RE: Where do atheists get their morality from?
September 1, 2012 at 1:48 am
(This post was last modified: September 1, 2012 at 2:00 am by Angrboda.)
(August 31, 2012 at 10:23 am)whateverist Wrote:(August 31, 2012 at 5:33 am)apophenia Wrote: First, our wills are not radically free. What we as an evolved biological organism are capable of willing, what we find hard to will and what is easy, is defined as an artifact of our evolutionary history. Our wills have been refined over time to serve the needs of our selfish genes. And something peculiar about that will, is that it deviates significantly from rational models. ... Moreover, a large chunk of our will involves cooperative ventures like families, tribes, and societies, ventures in which our evolved psychology allows us to leverage language, culture and reason into assemblages which include things like agreeing to be punished if we break rules, and so forth, which result in a sophisticated will which takes many things beyond visceral desire into account.
Second is that our wills are what I call "cognitively opaque". We can inspect the results, for example by apprehending a feeling of wrongness when we contemplate some act, but the reasons for that judgement aren't accessible to our introspection — the reason we came to that apprehension is computed somewhere below consciousness.
I completely agree with all of this and I like the way you put it together. Morality is best understood biologically/psychologically/culturally. It isn't as though, in the absence of consciously deciding on a moral code we will be without one. Unless we're raised in a closet with minimal contact we will most likely already have a moral sense -unchosen- to be discovered, not decided upon.
There is something about consciously assenting to what we deem moral which is necessary to convey the sense of what we want the word to mean. But it may be that sense of the word carries a naive, mistaken view of human nature.
There is a growing body of literature on the mental life of babies, and in particular, recent studies seem to indicate that babies as young as six months old already have a developed moral sense, even before language acquisition.
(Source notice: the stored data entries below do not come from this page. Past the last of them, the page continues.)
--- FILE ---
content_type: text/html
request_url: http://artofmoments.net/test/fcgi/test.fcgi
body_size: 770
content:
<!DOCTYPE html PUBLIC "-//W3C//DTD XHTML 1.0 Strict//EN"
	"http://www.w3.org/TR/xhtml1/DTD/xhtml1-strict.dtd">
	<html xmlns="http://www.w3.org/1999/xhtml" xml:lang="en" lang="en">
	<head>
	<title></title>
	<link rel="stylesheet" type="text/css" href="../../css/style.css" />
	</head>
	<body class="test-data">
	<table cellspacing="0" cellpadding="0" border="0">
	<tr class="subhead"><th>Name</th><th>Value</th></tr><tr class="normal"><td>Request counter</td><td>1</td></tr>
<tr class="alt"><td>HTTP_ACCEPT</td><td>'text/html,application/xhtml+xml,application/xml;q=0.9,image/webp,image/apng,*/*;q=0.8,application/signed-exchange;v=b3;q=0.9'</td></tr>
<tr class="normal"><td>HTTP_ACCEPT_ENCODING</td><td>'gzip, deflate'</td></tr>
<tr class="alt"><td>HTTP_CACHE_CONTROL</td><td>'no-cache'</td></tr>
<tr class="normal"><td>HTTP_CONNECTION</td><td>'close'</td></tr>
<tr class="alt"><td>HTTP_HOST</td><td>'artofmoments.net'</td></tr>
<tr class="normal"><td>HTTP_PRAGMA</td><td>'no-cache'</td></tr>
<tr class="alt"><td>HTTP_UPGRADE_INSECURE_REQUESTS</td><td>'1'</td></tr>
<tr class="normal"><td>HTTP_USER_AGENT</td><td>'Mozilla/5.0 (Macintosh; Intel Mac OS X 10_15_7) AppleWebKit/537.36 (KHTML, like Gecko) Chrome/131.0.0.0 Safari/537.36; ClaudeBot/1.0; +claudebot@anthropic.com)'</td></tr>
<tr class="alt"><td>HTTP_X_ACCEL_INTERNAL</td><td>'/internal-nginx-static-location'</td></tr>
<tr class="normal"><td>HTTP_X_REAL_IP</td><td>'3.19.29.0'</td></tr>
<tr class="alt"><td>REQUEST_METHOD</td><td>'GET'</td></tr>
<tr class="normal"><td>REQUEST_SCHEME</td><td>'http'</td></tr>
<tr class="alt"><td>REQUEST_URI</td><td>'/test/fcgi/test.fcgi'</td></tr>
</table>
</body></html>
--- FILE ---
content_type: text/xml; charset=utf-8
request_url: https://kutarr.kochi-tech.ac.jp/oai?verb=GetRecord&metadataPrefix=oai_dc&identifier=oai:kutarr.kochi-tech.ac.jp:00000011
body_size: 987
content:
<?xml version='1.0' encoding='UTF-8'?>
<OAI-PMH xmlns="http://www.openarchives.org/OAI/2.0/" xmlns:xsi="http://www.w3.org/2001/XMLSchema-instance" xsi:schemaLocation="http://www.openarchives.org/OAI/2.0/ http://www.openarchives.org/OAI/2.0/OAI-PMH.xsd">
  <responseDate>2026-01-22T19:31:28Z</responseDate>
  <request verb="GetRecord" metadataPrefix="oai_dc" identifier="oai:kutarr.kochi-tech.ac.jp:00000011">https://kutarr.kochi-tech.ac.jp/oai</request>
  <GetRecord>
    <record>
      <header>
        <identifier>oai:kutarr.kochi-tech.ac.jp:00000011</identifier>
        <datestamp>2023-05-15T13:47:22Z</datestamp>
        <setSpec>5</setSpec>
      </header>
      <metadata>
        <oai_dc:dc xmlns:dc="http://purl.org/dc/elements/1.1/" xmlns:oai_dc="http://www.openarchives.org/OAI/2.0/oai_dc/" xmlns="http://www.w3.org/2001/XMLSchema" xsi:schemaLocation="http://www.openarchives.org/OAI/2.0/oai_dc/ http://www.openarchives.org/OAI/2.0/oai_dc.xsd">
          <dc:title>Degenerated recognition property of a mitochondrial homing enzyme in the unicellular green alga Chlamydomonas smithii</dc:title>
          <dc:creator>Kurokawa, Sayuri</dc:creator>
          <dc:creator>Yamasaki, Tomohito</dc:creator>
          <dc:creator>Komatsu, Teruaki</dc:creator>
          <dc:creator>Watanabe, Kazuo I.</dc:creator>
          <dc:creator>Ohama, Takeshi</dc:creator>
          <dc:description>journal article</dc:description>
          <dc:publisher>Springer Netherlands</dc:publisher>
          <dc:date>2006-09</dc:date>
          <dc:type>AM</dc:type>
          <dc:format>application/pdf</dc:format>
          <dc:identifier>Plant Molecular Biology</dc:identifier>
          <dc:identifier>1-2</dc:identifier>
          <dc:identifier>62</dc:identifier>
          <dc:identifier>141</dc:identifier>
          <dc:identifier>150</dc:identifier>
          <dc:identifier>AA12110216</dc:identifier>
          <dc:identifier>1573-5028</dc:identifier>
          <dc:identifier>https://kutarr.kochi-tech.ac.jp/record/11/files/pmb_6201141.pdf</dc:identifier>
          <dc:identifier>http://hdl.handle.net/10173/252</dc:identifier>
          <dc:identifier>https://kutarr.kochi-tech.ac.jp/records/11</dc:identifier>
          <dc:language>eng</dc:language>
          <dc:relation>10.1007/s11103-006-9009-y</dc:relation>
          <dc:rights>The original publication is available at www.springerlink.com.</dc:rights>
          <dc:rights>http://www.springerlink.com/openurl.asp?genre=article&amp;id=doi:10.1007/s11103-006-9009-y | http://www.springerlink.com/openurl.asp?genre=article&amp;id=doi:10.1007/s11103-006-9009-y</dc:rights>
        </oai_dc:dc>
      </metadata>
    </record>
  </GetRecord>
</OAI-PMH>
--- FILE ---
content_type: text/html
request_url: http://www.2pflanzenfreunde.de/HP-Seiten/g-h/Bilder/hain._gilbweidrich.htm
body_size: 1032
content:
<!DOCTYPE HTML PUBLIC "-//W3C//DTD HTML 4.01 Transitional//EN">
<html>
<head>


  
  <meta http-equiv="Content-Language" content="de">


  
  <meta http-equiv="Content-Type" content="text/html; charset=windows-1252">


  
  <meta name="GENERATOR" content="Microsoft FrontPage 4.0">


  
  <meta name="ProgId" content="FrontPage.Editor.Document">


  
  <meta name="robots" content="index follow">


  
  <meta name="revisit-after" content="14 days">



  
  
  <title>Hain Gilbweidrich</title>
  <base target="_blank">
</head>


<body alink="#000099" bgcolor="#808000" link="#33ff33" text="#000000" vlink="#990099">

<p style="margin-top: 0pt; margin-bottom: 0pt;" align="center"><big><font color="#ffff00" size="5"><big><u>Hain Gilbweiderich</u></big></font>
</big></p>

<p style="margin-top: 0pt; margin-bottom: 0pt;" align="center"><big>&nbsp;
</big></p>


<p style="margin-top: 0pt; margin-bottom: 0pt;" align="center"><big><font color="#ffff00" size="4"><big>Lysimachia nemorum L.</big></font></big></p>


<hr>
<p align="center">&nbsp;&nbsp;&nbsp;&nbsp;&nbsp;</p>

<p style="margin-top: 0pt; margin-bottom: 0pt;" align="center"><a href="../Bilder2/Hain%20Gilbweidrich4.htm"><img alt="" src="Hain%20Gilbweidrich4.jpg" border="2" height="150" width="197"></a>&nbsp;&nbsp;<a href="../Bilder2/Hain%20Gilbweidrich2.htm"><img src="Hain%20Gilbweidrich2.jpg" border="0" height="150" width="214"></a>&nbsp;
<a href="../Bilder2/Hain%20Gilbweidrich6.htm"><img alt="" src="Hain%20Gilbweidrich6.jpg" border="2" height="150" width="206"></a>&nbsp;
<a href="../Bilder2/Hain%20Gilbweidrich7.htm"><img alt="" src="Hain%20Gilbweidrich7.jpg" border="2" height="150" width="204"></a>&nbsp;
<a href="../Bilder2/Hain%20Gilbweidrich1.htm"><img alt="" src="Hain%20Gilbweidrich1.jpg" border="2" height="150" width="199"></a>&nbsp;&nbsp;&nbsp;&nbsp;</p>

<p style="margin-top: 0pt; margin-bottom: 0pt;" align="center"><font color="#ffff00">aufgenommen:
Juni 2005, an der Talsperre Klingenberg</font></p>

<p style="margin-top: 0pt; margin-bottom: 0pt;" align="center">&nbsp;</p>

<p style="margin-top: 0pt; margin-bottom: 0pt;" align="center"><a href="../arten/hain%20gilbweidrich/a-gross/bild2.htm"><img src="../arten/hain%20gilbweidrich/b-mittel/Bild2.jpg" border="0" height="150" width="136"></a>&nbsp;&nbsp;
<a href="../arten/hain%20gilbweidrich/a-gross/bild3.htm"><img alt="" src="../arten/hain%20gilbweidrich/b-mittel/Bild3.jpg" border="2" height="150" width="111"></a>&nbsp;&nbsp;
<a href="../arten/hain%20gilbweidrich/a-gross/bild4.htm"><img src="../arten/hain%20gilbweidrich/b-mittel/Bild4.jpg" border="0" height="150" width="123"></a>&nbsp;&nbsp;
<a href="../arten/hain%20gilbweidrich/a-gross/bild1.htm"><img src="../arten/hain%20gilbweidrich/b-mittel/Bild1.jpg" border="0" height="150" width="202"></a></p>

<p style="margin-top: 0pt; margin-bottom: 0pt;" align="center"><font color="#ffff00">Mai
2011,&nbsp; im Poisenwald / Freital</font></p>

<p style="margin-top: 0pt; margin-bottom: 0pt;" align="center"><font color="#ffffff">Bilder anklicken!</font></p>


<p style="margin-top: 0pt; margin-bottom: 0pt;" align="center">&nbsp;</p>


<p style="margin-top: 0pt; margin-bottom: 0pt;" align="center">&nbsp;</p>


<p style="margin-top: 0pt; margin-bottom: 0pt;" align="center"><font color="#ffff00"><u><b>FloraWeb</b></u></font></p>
While as with any other trait, phylogeny must take account of predisposition and modification in response to the environment, I would suggest such studies indicate that while learning may shape our social, moral responses, they do not create them. (And studies have shown that for some moral judgements, the part of the brain activated is the same involved in physical revulsion at the taste of rotten meat or the sight of mangled animals. You can't 'train' that type of revulsion. Though there are important results in moral psychology that indicate that what we once thought were moral invariants are also more culturally dependent than previously assumed. [Haidt, 2012])
http://www.youtube.com/watch?v=anCaGBsBOxM
(August 31, 2012 at 11:54 am)genkaus Wrote: As for the second point - basing one's values on an authority is the most demeaning thing one can do to oneself. A rational person would try to understand his own nature and that of his environment and base his values on that. An irrational person may choose to act on range of the moment whims and desires, but atleast he is basing his values on himself. What you ask here is for a person to subvert his own nature and desires - without so much as a reason given, but on authority - and to substitute one's own rationality and judgment for someone else's. What could be more demeaning?
Weren't you the one who was telling me that we learn our morality from authority figures, our parents and elders? Or did I hallucinate that?